Although I still prefer native messaging, here is a more complete proposal for 
a webish solution:
http://webpki.org/papers/trusted-web-apps.pdf

Anders

On 2015-02-17 06:32, Anders Rundgren wrote:
For those who frown at the idea of calling native (trusted) applications from 
the untrusted web [1],
here is a writeup of how you could run trusted web-code inside of a untrusted 
web-application.

Regarding the use-cases, there are many ranging from phone-dialers on support 
pages to payments [2].

Since you probably do not want to rewrite browsers from scratch, the most 
logical
is building on running trusted code in IFRAMEs so that the existing protection 
scheme
can be reused.   The difference with existing IFRAMEs is that the code must be 
trusted
by the platform which also means that it must be fetched from the platform:

<iframe trustedapp="com.example.PaymentRequest" ... ></iframe>

This code should appear to the browser as coming from a virtual domain.
The only communication possible is through postMessage().
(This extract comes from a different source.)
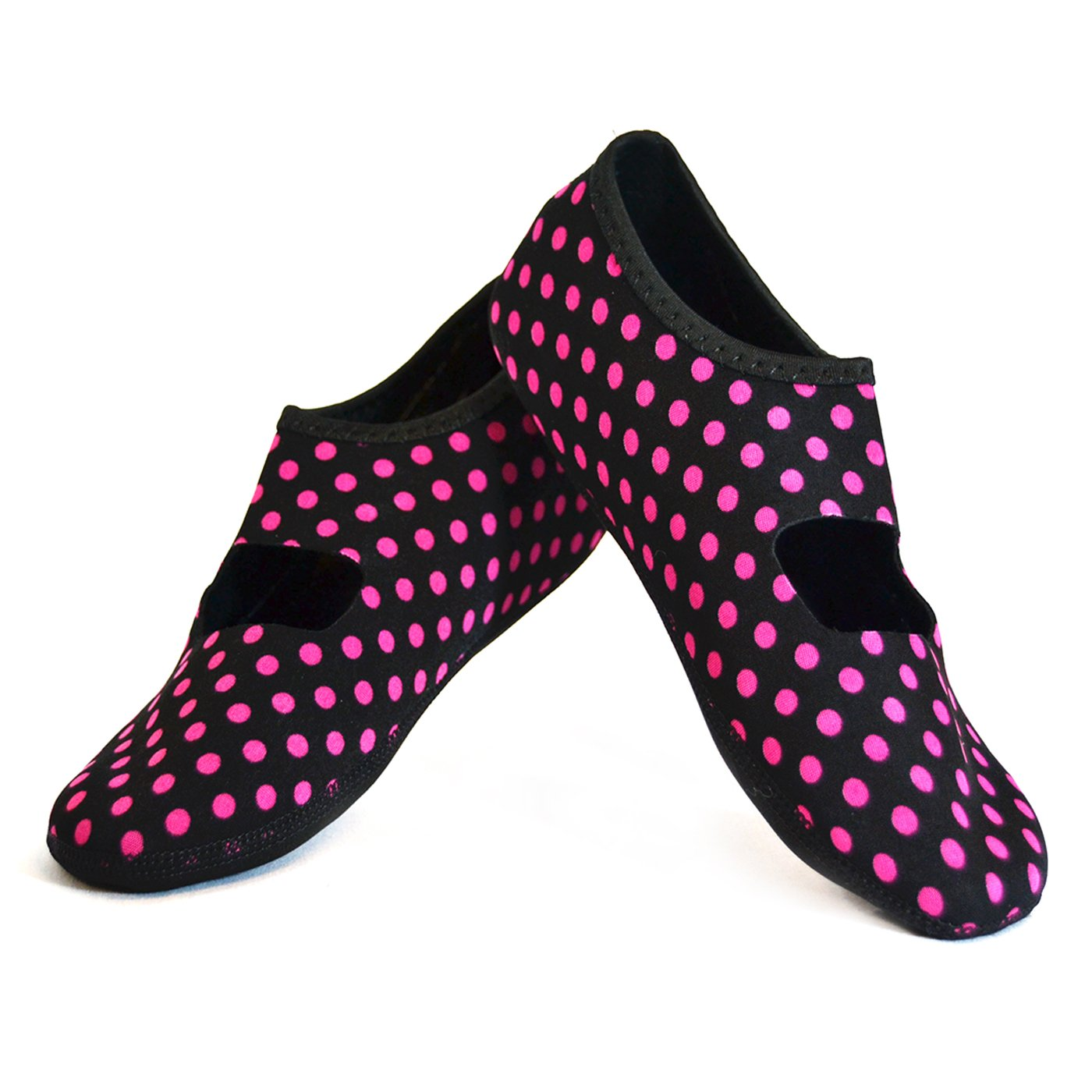 NuFoot Mary Janes Women's Shoes, Best Foldable, Flexible Flats, Slipper Socks, Travel Slippers, Exercise Shoes, Dance Shoes, Yoga Socks, House Shoes, Indoor Slippers, Black/Pink Polka Dot, Extra Large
If the referenced application isn't available in the local cache, the browser 
should presumably
consult the device-specific "AppStore".

A side-effect of this "specification" is that trusted web-applications may be 
device-specific which
actually is a plus since it reduces the need to standardize access to the OS 
and HW layer.

That is, there could be a new class of standardized trusted web-applications 
where only
the invoke/postMessage part is standardized!

Cheers,
Anders Rundgren

1] https://lists.w3.org/Archives/Public/public-web-intents/2015Feb/0000.html

2] Although not entirely compliant with the above, the following demo
https://mobilepki.org/WebCryptoPlusPlus
does the same thing from a user's perfective.